* _Activités à faire_
A) Dans la critique de la BD « Les Descendants », en quelle année Louis et Gabina ont-ils pris le bateau pour l'Amérique du Sud ?
B) Poursuivez la critique de la BD « Les Descendants » à la suite de sa dernière phrase.

* _Texte du document_
● ● ● ●

Volume unique par Pauline Aubry, édité par Les Arènes BD en avril 2018, 170x240mm, 168 pages, 20,00€.
C’est en furetant dans ma librairie BD préférée que la libraire décide d’exploser mon porte-monnaie en me conseillant quelques jolies nouveautés, dont Les Descendants, ou l’appel de la Pampa de Pauline Aubry.
En septembre 2005, alors âgée de 24 ans, l’autrice part sur les origines de sa famille en s’envolant pour Buenos Aires en Argentine. Depuis toujours, elle est bercée par le récit de la rencontre de Louis et Gabina, ses arrières-grands-parents, sur le bateau qui les a conduits dans ce pays d’Amérique du sud en 1904. Un récit devenu légende familiale au fil des générations et qui pousse Pauline à partir à l’aventure dans le pays de ses aïeux…
C’est donc à un récit autobiographique que nous invite l’autrice dans cette BD, la quête de ses origines durant l’année qu’elle a passé en Argentine. Si l’histoire de ses arrières-grands-parents l’a conduite dans ce pays dont elle ne savait rien de plus que ce qu’en montrent les cartes postales pour touristes, c’est avant tout son envie d’amour qui l’a poussée à franchir le pas.

● ● ● ●

* _Données ci-dessous_
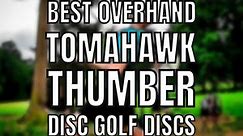 7 Best Disc Golf Discs for Tomahawk, Thumber, and Overhand Throws [2024 Edition] | DiscGolfNOW.com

● ● ● ●

* _Réponses par activité_
A) En 1904.

B)
Car dans la famille, ce sont de grands romantiques. Pas pour rien si la rencontre de Louis et Gabina, Pauline nous la dessine en mode “Titanic, je suis le roi du monde, je vole”, tout en sachant parfaitement qu’elle se raconte des films. Mais voilà, elle ne peut pas lutter, bercée toute son enfance par sa grand-mère et ses grandes tantes adeptes des romans d’amour, elle se retrouve sur les routes avec son sac à dos pour… trouver un mec. L’homme de sa vie, le prince charmant, le bon qui lui fera connaître le coup de foudre.
Mais comme le dit le philosophe Boulet, “Lourd est le parpaing de la réalité sur la tartelette aux fraises de nos illusions”.
Et si partir à l’autre bout du monde dans un pays dont on ne sait pratiquement rien et dont on parle moyennement la langue est déjà une sorte d’aventure, ça ne suffit pas pour échapper au quotidien qui nous rattrape toujours. Là voilà avec ses rêves de midinette remplis de beaux barbus enfermée à Buenos Aires dans les mêmes bureaux qu’elle peut trouver à Paris ou à Londres.
Obsédée par sa quête de l’âme sœur, elle le dit elle-même “A 24 ans, j’étais en quête d’un monde idéal, j’étais romantique, entière, rebelle ou juste très immature…”.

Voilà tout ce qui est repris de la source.